Addressing the estimation of population ATE as opposed to ETT in single-proxy settings, which currently relies on additional nested proxies or restrictive rank-preservation (Park et al., 2023).
Investigating extensions to causal inference with multiple outcomes, categorical treatments, or weak faithfulness.

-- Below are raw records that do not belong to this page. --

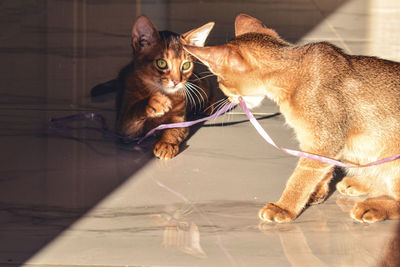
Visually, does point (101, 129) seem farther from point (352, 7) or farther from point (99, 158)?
point (352, 7)

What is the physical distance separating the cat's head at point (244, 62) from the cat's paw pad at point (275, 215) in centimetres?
37

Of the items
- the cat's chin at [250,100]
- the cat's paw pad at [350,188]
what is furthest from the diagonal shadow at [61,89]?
the cat's paw pad at [350,188]

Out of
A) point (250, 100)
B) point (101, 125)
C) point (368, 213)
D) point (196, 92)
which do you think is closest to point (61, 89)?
point (101, 125)

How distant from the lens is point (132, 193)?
216 cm

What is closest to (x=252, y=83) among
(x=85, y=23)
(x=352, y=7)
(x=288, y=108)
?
(x=288, y=108)

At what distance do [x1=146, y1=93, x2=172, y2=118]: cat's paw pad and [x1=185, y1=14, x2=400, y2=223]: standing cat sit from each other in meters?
0.51

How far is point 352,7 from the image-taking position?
5.01m

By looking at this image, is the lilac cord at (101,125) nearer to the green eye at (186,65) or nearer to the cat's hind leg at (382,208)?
the green eye at (186,65)

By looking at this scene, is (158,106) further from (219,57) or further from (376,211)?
(376,211)

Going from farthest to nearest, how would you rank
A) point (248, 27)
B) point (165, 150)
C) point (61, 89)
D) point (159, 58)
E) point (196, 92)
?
Answer: point (61, 89) → point (196, 92) → point (159, 58) → point (165, 150) → point (248, 27)

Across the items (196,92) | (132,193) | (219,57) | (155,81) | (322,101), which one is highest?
(219,57)

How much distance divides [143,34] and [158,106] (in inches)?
13.3

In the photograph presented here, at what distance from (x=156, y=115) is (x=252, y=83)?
2.01ft

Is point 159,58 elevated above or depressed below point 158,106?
above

7. Summary Table of Key Papers

Paper	Main Surrogate Construction	Domain/Setting
"Causal Mediation Analysis with Hidden Confounders" (Cheng et al., 2021)	Proxy-based VAE latent U	Causal mediation/fairness
"Long-Term Effect Estimation with Surrogate Representation" (Cheng et al., 2020)	RNN φ_t encoding of histories	Longitudinal effects
"Policy Evaluation with Latent Confounders via Optimal Balance" (Bennett et al., 2019)	Proxy-based posterior φ(u	x,a)
"Recovering Latent Confounders from High-dimensional Proxy Variables" (Mankovich et al., 2024)	ICA/GD decomposition of proxies	High-d continuous cases
"Multi-Cause Deconfounding for Recommender Systems..." (Huang et al., 2024)	Dual VAE on multi-cause sets	Recommender systems
"Single Proxy Control" (Park et al., 2023)	Negative control outcome (NCO)	Epidemiology/Surveys
"Automating the Selection of Proxy Variables..." (Xie et al., 2024)	Data-driven proxy set selection	Linear multi-treatment

Surrogate confounders have become central to the empirical and methodological foundations of modern causal inference, providing a systematic framework for bias mitigation and effect identification in the ubiquitous presence of unmeasured or latent confounding.